Dans ce cas, il peut prétendre a une déduction forfaitaire de droit commun, à savoir 14 %.
Option pour le réel simplifié
Les investisseurs sont placés de plein droit sous ce régime du microfoncier dans la mesure où les revenus fonciers annuels sont inférieurs à 15.000 €. Ils ont toutefois l'opportunité d'opter pour le régime du réel simplifié, option intéressante lorsque l'on souhaite déduire des déficits sur le revenu global (cf imputations des déficits fonciers page 22). Dans ce cas, l'investisseur doit en faire la demande expresse Une fois exercée, cette option est globale et irrévocable pour une certaine durée. Cette durée est, depuis la loi de finances pour 2003 (loi n0 2002-J 575 du 30 décembre 2002), de trois ans et non plus cinq comme par le passé. L'option est, en outre, renouvelable tacitement par période de trois ans.
Renonciation à l’option
Si au bout des trois ans du régime réel (ou à l'expiration d'une période triennale), le bailleur souhaite bénéficier à nouveau du régime du microfoncier, il lui suffit de ne plus fournir de déclaration de revenus fonciers.
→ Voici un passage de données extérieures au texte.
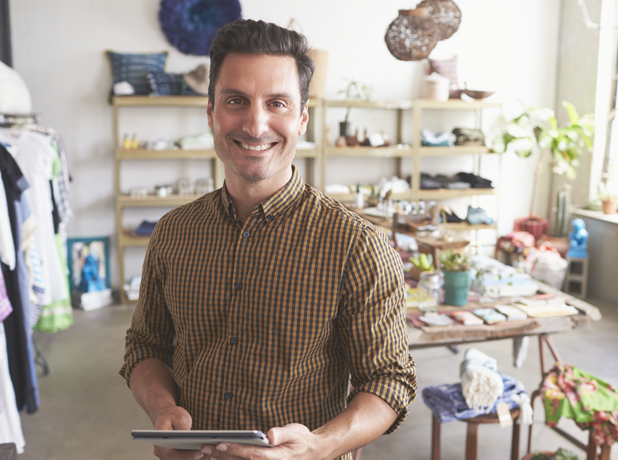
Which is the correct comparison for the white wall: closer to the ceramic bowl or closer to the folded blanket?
the ceramic bowl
L Administration fiscale le replacera de plein droit dans le régime du micro-foncier, étant entendu que cette possibilité n'est offerte qu'aux propriétaires-bailleurs disposant de moins de 15.000 € de recettes locatives annuelles.
— Obligations déclaratives
Les propriétaires-bailleurs placés de plein droit sous le régime du micro-foncier sont dorénavant dispensés de fournir la déclaration n0 2044 relative aux revenus fonciers.
Il leur suffit désormais de remplir la déclaration n0 2042 en indiquant le montant des revenus fonciers perçus pour l'année considérée.
Le nom et l'adresse du locataire doivent bien évidemment être communiqués à l'Administration fiscale.